• [EXTRAIT CHOISI]:
● ● ●

Attention également aux relations, même d’un soir, quand elles risquent de compromettre l’obligation contractuelle de loyauté….et de créer des conflits d’intérêt !

Car si la frontière vie pro-vie privée a été franchie dans un sens, elle pourrait l’être dans un autre. Et on sait que certains secrets professionnels ne résistent pas sur l’oreiller !

La suite après la publicité

Un DRH l’a appris à ses dépens ! Le directeur des ressources humaines d’une collectivité territoriale a été licencié pour avoir entretenu une relation avec une élue de la même collectivité.

La Cour de cassation a validé ce licenciement, non pas à cause de la relation en elle-même, mais pour le manquement à l’obligation contractuelle de loyauté et d’indépendance attachée à sa fonction de DRH. Le DRH avait une position stratégique exigeant neutralité et loyauté. Sa relation créait un conflit d’intérêts objectif (l’élue pouvant influencer des décisions le concernant).

● ● ●

• [TRAVAIL DEMANDÉ]:
1. Dans l'extrait sur les relations intimes et l'obligation de loyauté, recopiez le passage qui s'ouvre sur les mots contenant « Attention également aux » et se referme sur « sur l’oreiller ! ».
2. Rédigez la suite de l'extrait sur les relations intimes et l'obligation de loyauté en reprenant après sa dernière phrase.

• [DONNÉES]:
● ● ●

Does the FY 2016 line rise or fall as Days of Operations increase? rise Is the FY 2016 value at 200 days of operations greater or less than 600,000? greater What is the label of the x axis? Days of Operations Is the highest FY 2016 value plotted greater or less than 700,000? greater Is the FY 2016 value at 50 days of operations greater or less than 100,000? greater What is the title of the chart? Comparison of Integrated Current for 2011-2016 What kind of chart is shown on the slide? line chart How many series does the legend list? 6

● ● ●

• [RÉPONSES PAR TÂCHE]:
1.
Attention également aux relations, même d’un soir, quand elles risquent de compromettre l’obligation contractuelle de loyauté….et de créer des conflits d’intérêt !

Car si la frontière vie pro-vie privée a été franchie dans un sens, elle pourrait l’être dans un autre. Et on sait que certains secrets professionnels ne résistent pas sur l’oreiller !

2.
Et la Cour de cassation s’appuie aussi sur un manque de transparence dans un contexte où le “pour vivre heureux, vivons cachés” ne pouvait pas s’appliquer. Le DRH aurait dû déclarer sa relation amoureuse. ( Cour de cassation, civile, Chambre sociale, 29 mai 2024, 22-16.218, ).

“Et si je suis son/sa manager ? “: la relation à haut risque !

L’amour est aveugle mais attention si vous êtes manager et que vous avez une relation avec un·e subordonné·e, accrochez-vous : vous naviguez en eaux juridiquement troubles.

Les tribunaux sont particulièrement vigilants dans ces situations, et les entreprises encore plus.

Les jeux de pouvoir peuvent plaire à certains, mais ils présentent des risques, surtout pour le manager :

Le déséquilibre de pouvoir : Comment être sûr·e que le/la collaborateur/collaboratrice ne se sent pas obligé·e d’accepter vos avances ? La question du consentement libre et éclairé se pose nécessairement.

Le soupçon de favoritisme : Même sans preuve tangible, la simple perception suffit à créer des tensions dans l’équipe et à saper votre autorité. Vos décisions seront systématiquement suspectées de partialité.

Le conflit d’intérêts : Comment rester objectif pour évaluer, promouvoir ou sanctionner votre partenaire ? L’impartialité devient pratiquement impossible à garantir.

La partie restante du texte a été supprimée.